You can get the results by running
hadoop fs -cat hdfs:///mnist_features_result/*
and the result looks like:
{"SampleID":"00009597","accuracy":[1.0],"loss":[0.028171852],"label":[2.0]}
{"SampleID":"00009598","accuracy":[1.0],"loss":[0.028171852],"label":[6.0]}
{"SampleID":"00009599","accuracy":[1.0],"loss":[0.028171852],"label":[1.0]}
{"SampleID":"00009600","accuracy":[0.97],"loss":[0.0677709],"label":[5.0]}
{"SampleID":"00009601","accuracy":[0.97],"loss":[0.0677709],"label":[0.0]}
{"SampleID":"00009602","accuracy":[0.97],"loss":[0.0677709],"label":[1.0]}
{"SampleID":"00009603","accuracy":[0.97],"loss":[0.0677709],"label":[2.0]}
{"SampleID":"00009604","accuracy":[0.97],"loss":[0.0677709],"label":[3.0]}
{"SampleID":"00009605","accuracy":[0.97],"loss":[0.0677709],"label":[4.0]}
The SampleID represents the ID in the MNIST dataset, and the label is the number that the model identifies.

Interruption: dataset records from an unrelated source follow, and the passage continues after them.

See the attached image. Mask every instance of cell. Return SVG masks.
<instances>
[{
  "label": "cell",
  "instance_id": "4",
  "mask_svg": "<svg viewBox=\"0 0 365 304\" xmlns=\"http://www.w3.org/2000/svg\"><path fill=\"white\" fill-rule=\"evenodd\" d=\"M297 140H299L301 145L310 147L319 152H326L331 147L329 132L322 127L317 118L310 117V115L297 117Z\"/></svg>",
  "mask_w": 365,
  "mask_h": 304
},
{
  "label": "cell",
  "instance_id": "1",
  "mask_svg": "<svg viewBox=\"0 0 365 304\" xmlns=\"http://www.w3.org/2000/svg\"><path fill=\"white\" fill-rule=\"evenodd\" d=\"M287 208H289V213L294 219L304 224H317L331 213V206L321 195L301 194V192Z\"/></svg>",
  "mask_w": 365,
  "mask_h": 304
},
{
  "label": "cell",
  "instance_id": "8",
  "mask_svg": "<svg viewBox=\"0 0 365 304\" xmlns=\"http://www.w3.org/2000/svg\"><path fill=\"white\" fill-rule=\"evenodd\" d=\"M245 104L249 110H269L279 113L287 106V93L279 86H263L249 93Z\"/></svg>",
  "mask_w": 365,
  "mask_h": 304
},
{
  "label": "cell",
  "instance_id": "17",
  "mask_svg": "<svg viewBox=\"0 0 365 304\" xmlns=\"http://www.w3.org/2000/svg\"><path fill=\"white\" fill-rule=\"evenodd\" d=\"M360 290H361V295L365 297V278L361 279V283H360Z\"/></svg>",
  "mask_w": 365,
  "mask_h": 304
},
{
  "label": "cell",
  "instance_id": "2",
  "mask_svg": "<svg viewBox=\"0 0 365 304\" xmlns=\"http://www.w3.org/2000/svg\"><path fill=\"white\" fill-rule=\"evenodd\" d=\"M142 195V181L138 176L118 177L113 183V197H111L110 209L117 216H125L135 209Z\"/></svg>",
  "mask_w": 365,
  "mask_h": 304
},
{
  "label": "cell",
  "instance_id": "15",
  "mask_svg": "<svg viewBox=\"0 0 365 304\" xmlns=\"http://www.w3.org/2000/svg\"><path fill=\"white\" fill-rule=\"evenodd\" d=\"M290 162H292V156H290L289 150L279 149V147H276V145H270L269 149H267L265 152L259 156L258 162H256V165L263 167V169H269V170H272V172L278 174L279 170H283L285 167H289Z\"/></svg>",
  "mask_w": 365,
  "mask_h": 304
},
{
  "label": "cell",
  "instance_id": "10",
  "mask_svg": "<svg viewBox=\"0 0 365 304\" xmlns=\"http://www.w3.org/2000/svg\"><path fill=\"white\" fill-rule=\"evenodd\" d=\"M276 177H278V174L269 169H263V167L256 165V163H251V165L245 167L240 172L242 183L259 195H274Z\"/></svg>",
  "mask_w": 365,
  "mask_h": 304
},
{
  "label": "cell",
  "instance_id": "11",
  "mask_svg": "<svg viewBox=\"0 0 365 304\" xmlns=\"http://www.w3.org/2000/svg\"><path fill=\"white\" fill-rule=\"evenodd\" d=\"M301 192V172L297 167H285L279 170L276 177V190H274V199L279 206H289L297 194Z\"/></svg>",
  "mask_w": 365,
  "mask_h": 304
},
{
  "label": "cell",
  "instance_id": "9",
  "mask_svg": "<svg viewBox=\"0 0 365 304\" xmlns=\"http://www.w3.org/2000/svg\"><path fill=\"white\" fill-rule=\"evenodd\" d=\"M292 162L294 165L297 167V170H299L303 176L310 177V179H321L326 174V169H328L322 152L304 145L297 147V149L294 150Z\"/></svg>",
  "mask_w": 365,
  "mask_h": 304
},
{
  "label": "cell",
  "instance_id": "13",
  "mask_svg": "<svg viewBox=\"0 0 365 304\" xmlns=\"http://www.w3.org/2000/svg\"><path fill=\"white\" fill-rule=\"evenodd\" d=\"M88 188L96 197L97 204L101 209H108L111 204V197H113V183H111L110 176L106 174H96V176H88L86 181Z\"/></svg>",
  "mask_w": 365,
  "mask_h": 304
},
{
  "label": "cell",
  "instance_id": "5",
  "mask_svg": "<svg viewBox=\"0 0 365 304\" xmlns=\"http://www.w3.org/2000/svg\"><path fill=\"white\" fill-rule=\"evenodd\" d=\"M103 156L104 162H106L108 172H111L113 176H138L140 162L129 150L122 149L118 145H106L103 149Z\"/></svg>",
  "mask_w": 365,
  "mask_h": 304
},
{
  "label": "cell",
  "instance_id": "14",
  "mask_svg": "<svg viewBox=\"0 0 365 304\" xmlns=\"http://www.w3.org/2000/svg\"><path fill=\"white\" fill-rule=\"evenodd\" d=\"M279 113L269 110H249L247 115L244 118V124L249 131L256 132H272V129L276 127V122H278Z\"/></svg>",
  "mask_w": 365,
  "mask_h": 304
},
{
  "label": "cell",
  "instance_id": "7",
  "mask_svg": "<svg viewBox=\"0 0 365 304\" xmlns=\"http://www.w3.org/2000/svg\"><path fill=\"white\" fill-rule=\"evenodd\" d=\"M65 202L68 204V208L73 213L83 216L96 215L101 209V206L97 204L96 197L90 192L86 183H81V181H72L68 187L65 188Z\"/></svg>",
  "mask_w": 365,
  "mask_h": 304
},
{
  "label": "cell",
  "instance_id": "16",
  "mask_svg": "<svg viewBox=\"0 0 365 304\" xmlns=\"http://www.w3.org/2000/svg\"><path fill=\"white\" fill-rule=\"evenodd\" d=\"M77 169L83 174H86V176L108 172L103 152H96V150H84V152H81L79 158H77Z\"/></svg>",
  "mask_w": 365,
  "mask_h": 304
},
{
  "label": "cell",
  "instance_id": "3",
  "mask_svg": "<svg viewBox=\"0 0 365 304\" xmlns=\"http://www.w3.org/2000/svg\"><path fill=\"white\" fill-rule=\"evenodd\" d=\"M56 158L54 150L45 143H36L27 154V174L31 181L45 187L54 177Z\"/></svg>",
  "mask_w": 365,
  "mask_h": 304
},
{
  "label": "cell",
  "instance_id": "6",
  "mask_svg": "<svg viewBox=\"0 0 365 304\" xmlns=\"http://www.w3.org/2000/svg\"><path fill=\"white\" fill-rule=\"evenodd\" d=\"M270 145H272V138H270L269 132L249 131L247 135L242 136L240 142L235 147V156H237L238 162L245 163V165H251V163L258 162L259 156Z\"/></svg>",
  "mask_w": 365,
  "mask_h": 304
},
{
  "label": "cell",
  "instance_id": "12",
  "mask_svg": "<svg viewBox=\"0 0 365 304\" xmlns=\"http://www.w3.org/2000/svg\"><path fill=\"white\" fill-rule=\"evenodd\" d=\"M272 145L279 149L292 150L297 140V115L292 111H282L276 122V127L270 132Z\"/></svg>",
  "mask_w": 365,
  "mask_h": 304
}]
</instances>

In this documentation, you have tried to install CaffeOnSpark with running a simple example. HDInsight is a full managed cloud distributed compute platform, and is the best place for running machine learning and advanced analytics workloads on large data set, and for distributed deep learning, you can use Caffe on HDInsight Spark to perform deep learning tasks.